- _MATERIAL PROVIDED_
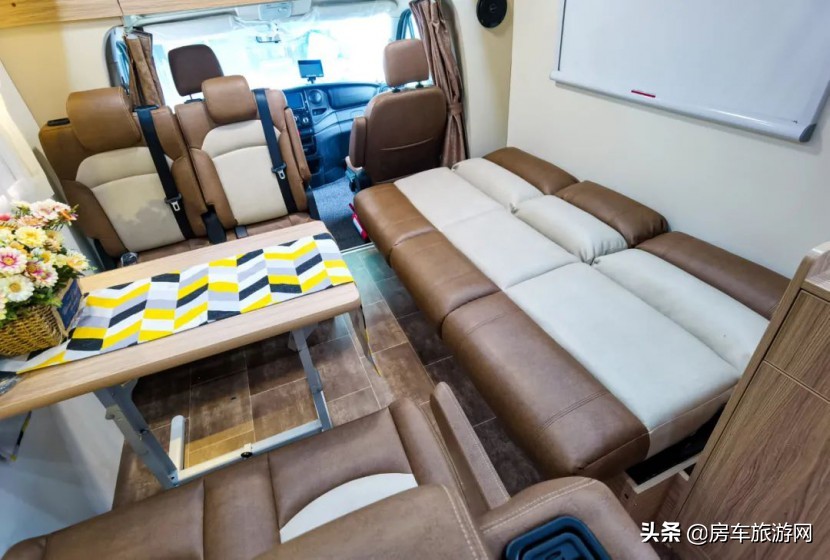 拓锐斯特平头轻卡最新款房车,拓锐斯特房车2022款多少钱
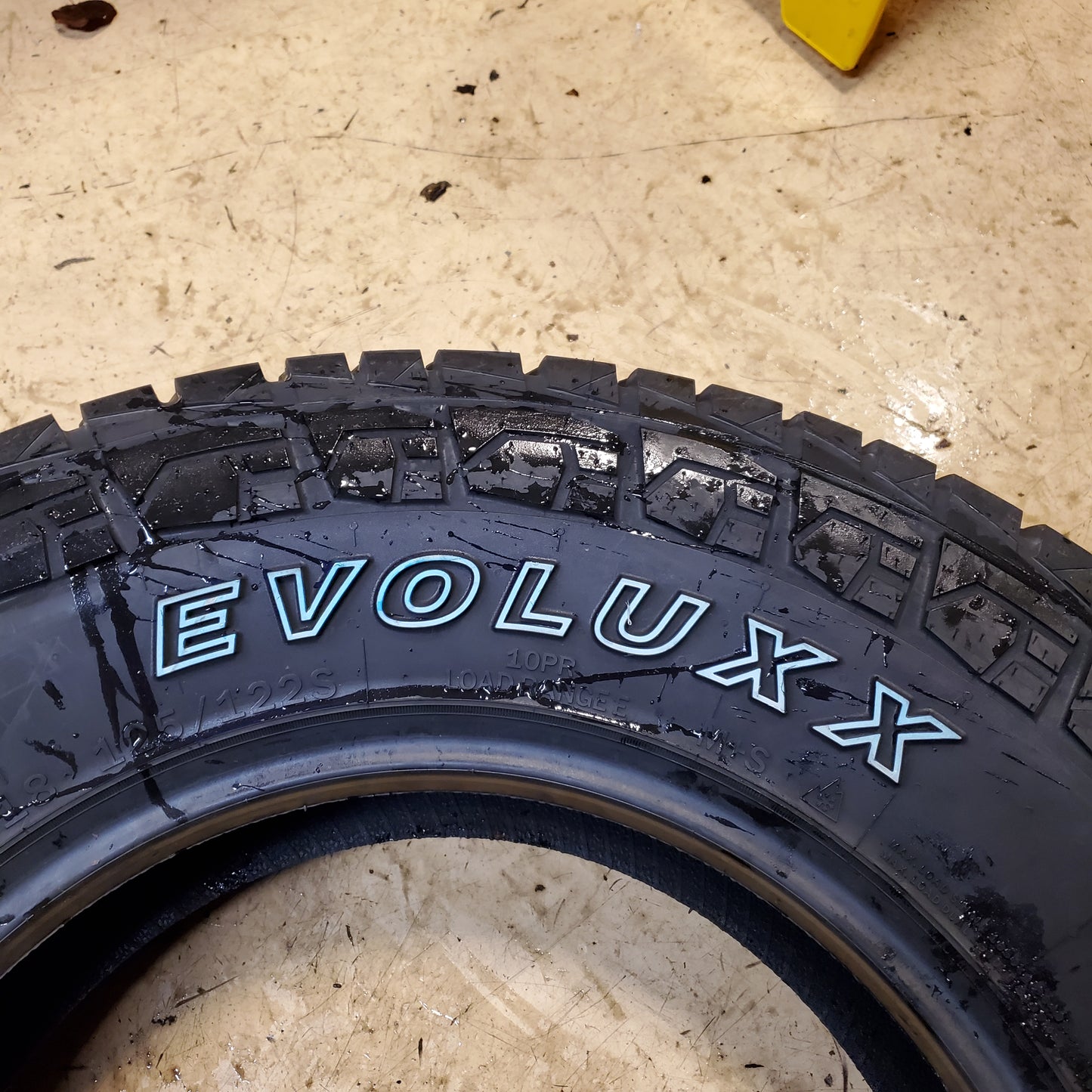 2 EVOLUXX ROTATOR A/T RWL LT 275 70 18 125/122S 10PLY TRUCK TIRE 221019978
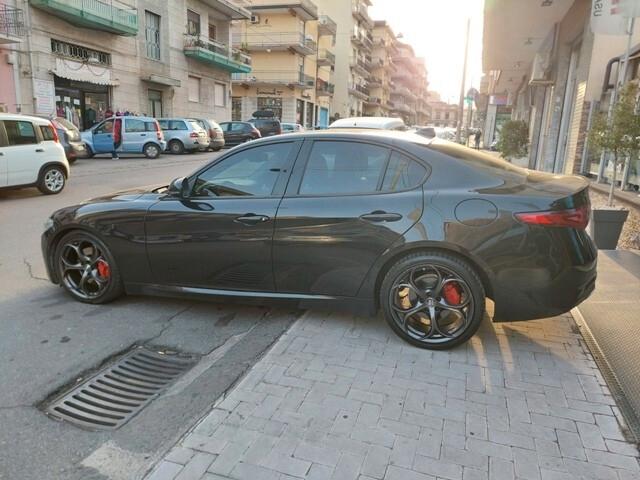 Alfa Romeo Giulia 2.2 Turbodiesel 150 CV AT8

---

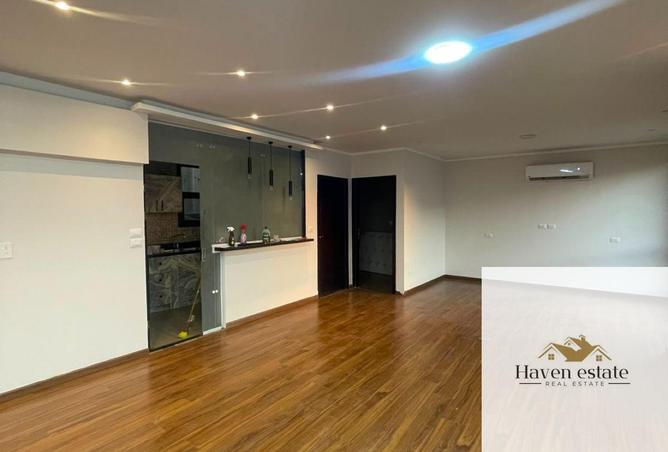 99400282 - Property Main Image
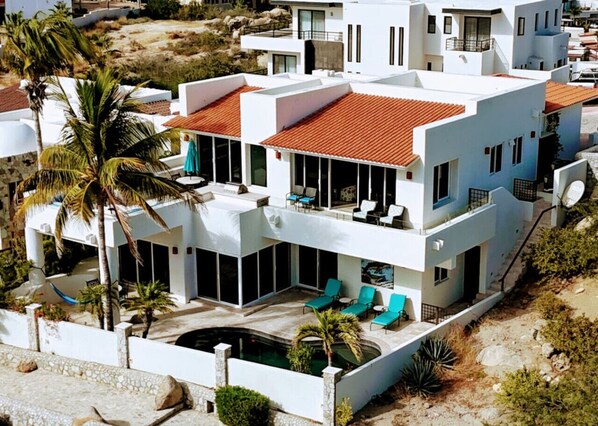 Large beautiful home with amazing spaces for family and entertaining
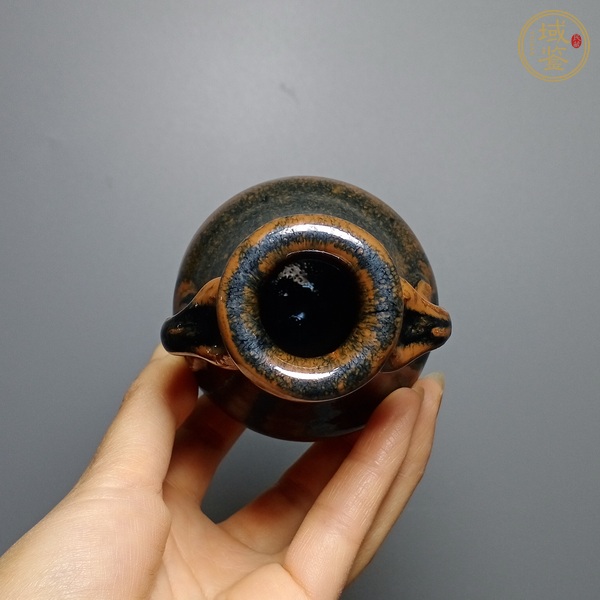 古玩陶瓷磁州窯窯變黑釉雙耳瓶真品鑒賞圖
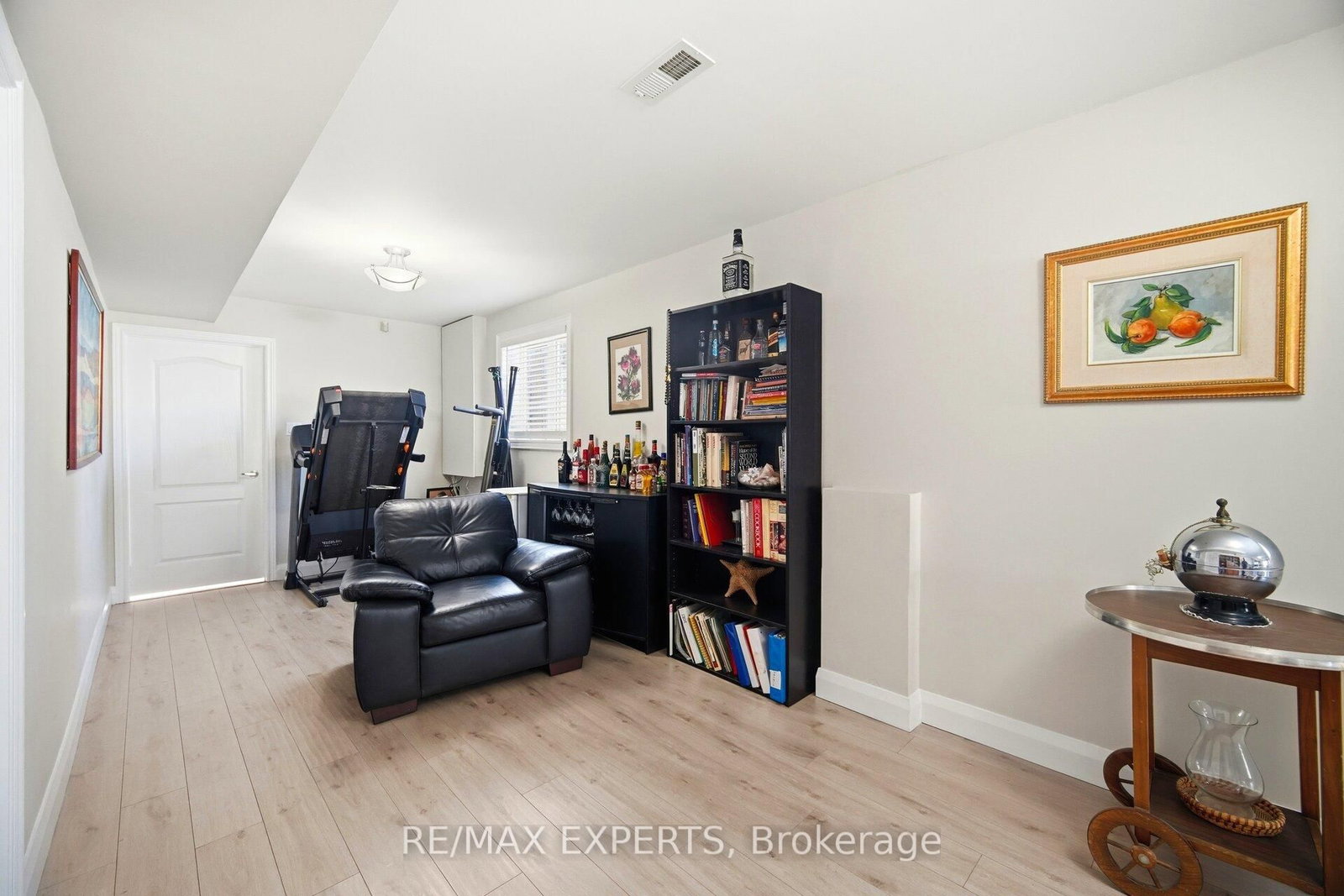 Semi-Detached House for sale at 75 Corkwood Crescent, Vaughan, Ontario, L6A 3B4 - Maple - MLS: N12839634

---

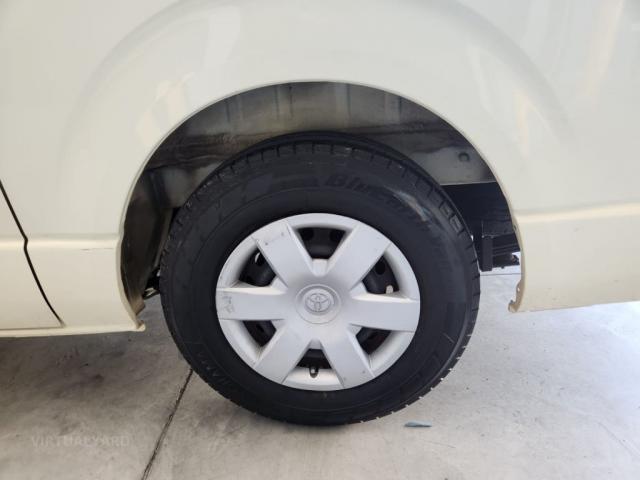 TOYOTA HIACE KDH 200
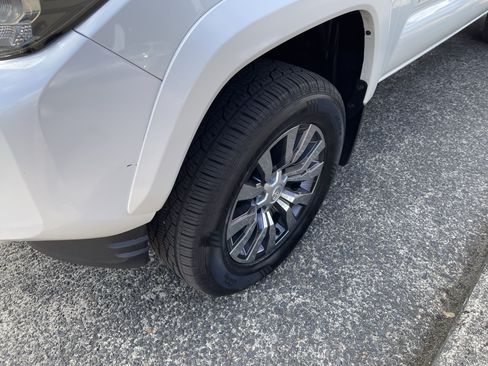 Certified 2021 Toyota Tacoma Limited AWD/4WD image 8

- _WHAT TO DO_
Using the entries above, reproduce word for word only the lines from the one that contains "拓锐斯特平头轻卡最新款房车,拓锐斯特房车2022款多少钱" to the one that contains "Alfa Romeo Giulia 2.2 Turbodiesel 150 CV AT8", both ends included, and drop every picture.

- _WRITTEN REPLY_
 拓锐斯特平头轻卡最新款房车,拓锐斯特房车2022款多少钱
 2 EVOLUXX ROTATOR A/T RWL LT 275 70 18 125/122S 10PLY TRUCK TIRE 221019978
 Alfa Romeo Giulia 2.2 Turbodiesel 150 CV AT8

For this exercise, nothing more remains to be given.